Why Threads a Bad Idea Cooperative Task Management Capriccio
Document Sample


Why Threads a Bad Idea
Cooperative Task Management
Capriccio
Threads very hard to program; should only be used when true CPU
concurrency is needed (i.e. are using multiprocessors). Else use
events (Ousterhout). Threads hard to program b/c:
-- must coord access to shared data; forget lock? screwed
-- circular dependencies... --> deadlock
-- hard to debug (errors may be timing-dependent)

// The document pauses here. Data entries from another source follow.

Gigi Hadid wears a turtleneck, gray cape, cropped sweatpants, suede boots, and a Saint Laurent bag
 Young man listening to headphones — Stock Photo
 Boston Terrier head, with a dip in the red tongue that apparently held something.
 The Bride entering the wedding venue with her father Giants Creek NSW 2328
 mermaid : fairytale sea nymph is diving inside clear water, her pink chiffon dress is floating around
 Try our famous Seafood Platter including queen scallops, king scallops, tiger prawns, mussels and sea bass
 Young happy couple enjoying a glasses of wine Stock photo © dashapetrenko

-- can't design modules independently anymore -- break abstraction
-- achieving good perf is hard;
--> simple locking ==> low concurrency (e.g. COARSE locking)

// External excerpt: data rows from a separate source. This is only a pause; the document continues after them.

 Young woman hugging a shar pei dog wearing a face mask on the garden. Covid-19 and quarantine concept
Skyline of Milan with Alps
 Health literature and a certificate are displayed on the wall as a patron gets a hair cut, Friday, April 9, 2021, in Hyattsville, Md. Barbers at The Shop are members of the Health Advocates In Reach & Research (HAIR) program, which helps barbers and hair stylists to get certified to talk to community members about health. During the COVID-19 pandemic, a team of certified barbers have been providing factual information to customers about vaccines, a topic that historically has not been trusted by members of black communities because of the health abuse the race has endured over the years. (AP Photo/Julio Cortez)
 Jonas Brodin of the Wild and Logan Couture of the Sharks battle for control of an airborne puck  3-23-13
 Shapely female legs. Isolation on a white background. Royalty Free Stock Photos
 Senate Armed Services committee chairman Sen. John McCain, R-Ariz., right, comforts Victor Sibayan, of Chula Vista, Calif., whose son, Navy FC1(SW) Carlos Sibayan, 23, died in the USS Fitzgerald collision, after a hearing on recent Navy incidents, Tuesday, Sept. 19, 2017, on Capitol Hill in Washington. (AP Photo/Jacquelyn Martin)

--> fine-grained locking --> increases complexity, OH, reduces perf
-- OSs limit perf: context switches, scheduling
-- threads not well supported
--> hard to port threaded code
--> standard libes not thread-safe
--> kernel calls, .. not multi-threaded
--> few debugging tools
Threads: general purpose solution for managing concurrency
- multiple independent execution streams
- shared state
- preemptive scheduling
- synchronization via locks, CVs, ...
Used for: OSs (1 kernel thread per user process); Sci apps (one
thread per CPU); distrib sys (process requests concurrently --
olap IOs); GUIs (threads correspond to user actions)
EVENT-DRIVEN PROGRAMMING:
--1 execution stream; NO CPU CONCURRENCY
--register interest in events via callbacks
--event loop waits for events, invokes event handlers
--handlers short lived
--no preemption of event handlers
USED For: GUIs (one handler per event); distrib systems (one handler for
each source of input; e.g. sockets); event-driven I/O for I/O olap
Problems with events:
--long running handlers make app non-responsive
soln: fork off subprocesses for long-running things; use events
to find out when done
--can't maintain local state across events
--event-driven IO not always well supported (e.g. poor write buffering)

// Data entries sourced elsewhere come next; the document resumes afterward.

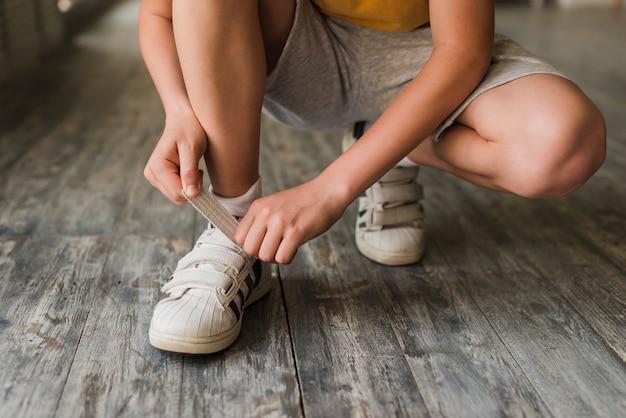 Sección baja de un niño que pone la correa del zapato en el piso de madera dura Foto gratis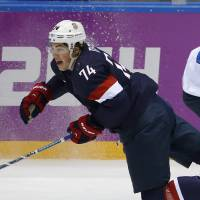 Hard knocks: T.J. Oshie of the United States falls to the ice after a challenge with Finland's Sakari Salminen on Saturday. | AP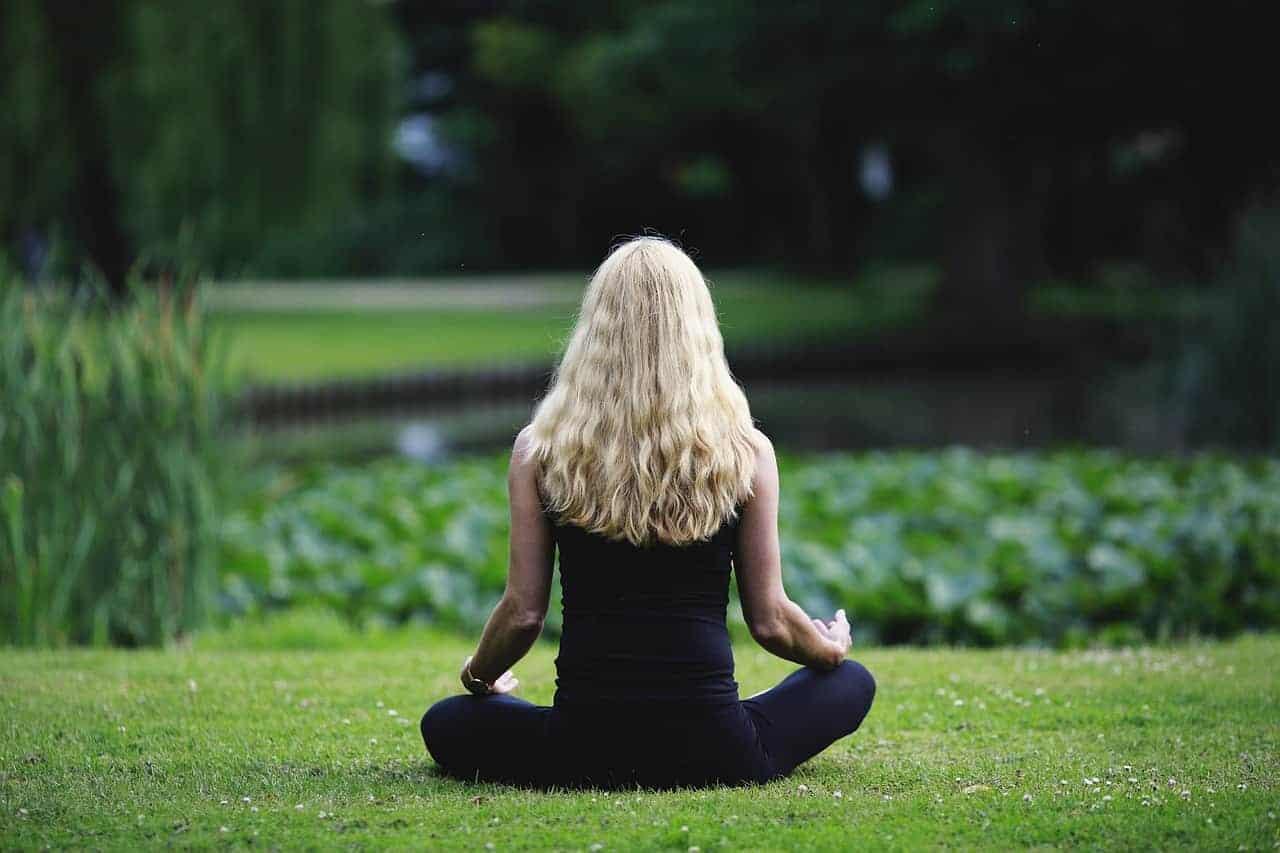 Eine blonde Frau sitzt in der Natur und meditiert. In der Meditation ist Achtsamkeit möglich - unabhängig von der Technik verändert sie die Wahrnehmung und hilft bei Mindfulness.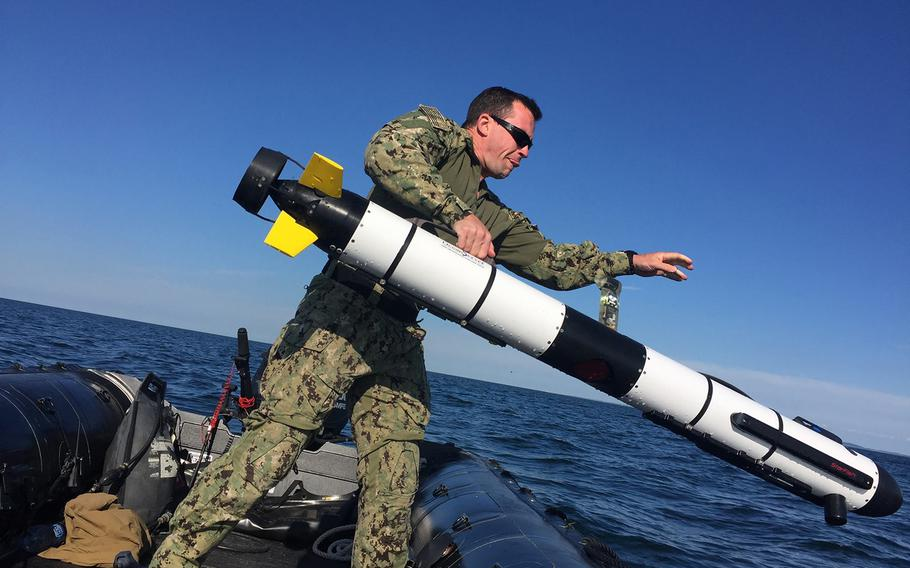 A member of Platoon 802, a mine countermeasures platoon assigned to Explosive Ordnance Disposal Mobile Unit  8, conducts mine countermeasures search operations in the western Baltic Sea as part of exercise BALTOPS 17 in Todendorf, Germany, June 6, 2017.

Easier to debug w/events; easier to restrict complexity;
EVENTS FASTER THAN THREADS ON A SINGLE CPU; NO LOCKING OH; NO CONTEXT
SWITCHING
COOPERATIVE TASK MGMT
Task Management (cooperative & preemptive)
Stack Management (manual & automatic)
Event driven programming: simplify concurrency issues by reducing
opportunities for race conditions and deadlocks
POINT: can choose reasoning benefits of cooperative task management
without sacrificing automatic stack management
TASK MANAGEMENT:
Divide work prog does into tasks; each task encapsulates a control flow;
all tasks access some common shared state;
PREEMPTIVE task management: usually demanded by high perf progs
COOPERATIVE task management:
-- invariants on global state only need to be restored when a task
explicitly yields; can be assumed to be valid when task resumes
COOP harder than SERIAL in that if task has local state that depends
on the global state before yielding, when the task resumes, that
global state may have changed (in the meantime).
If do COOP TASK MGMT, every IO library function must be wrapped so that
instead of BLOCKING, the function (1) initiates IO, (2) yields control
to another task; The wrapper must make sure that the task becomes
schedulable when the IO completes.
STACK MANAGEMENT:
(1) Manual stack management:
-- divide a program into a collection of event handlers
-- create separate events for each subtask;
-- other tasks can make progress while one task is waiting on something
So control flow for a SINGLE task is broken across several procedures
or subtasks; No shared state w/in the individual subtasks --> tough.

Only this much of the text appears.